In the hand-written charactor recognition apparatus of the present invention, obtain the degree of approximation of input stroke and predefined character basic structural element, and, use the fuzzy evaluation input character in view of the above, improve the various characteristics of its identification with the composition of this degree of approximation as eigenvector.
The recognition methods of prior art hand script Chinese input equipment character as shown in Figure 6,
1. with sampling spot P on the input person's handwriting
0, P
1... P
nAnd the broken line (Fig. 6 B) that time serial message constitutes removes the input person's handwriting of an approximate hand-written stroke.(Fig. 6 A)

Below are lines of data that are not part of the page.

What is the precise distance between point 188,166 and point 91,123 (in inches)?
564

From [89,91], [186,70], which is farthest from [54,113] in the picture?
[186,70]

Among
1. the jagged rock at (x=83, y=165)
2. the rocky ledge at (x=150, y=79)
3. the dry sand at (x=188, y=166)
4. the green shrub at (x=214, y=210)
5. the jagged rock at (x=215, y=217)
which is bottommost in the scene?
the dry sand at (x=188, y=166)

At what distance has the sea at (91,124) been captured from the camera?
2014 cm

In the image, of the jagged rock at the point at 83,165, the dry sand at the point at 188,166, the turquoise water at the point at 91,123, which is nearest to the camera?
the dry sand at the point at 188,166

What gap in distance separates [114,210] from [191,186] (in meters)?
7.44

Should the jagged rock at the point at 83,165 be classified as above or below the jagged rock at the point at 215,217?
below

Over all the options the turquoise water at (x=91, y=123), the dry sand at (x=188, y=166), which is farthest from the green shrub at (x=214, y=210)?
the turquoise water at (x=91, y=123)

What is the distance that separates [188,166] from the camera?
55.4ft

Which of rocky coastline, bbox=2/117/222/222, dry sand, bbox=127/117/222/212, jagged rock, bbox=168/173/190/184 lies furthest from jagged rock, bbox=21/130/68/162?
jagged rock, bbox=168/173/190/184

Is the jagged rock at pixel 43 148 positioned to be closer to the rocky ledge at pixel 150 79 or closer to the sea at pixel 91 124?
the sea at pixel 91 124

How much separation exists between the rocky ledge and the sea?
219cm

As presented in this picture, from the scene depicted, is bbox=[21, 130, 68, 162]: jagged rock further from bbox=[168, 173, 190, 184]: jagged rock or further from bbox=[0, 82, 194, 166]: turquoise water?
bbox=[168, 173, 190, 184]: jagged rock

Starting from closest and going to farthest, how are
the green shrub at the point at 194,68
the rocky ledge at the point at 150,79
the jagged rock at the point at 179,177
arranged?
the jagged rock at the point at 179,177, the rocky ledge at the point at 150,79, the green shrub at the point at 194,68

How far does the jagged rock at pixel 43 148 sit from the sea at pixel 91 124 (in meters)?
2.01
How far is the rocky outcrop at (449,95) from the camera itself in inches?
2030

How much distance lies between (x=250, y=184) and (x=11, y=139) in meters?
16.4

With the basic configuration of predefined person's handwriting, promptly " basic strokes type " relatively carry out " stroke identification " with the 1st broken line.
3. according to the 2nd result, the stroke of input is transformed to the Code Number of immediate basic strokes type.
4. to all strokes of a character, repeat the 1-3 item.
5. with reference to dictionary, will be judged as the character that is transfused to by the character that order of strokes is held the 3rd item code number.
Said method is being widely used always.
If make in this way, owing to replace the stroke of importing with a kind of basic penization type, at basic input person's handwriting sampling spot P
0, P
1... P
nIn the information,, nearly all can cast out, even therefore the less device of memory capacity also may be used as character recognition except the necessary data of later identifying.Because the Code Number of the basic strokes type of dictionary is by each stroke series arrangement, make comparisons in proper order with the Code Number of the basic strokes type of it and input character again,, can carry out the identification of input character, therefore, both the dictionary miniaturization can be made, the more needed time can be shortened again.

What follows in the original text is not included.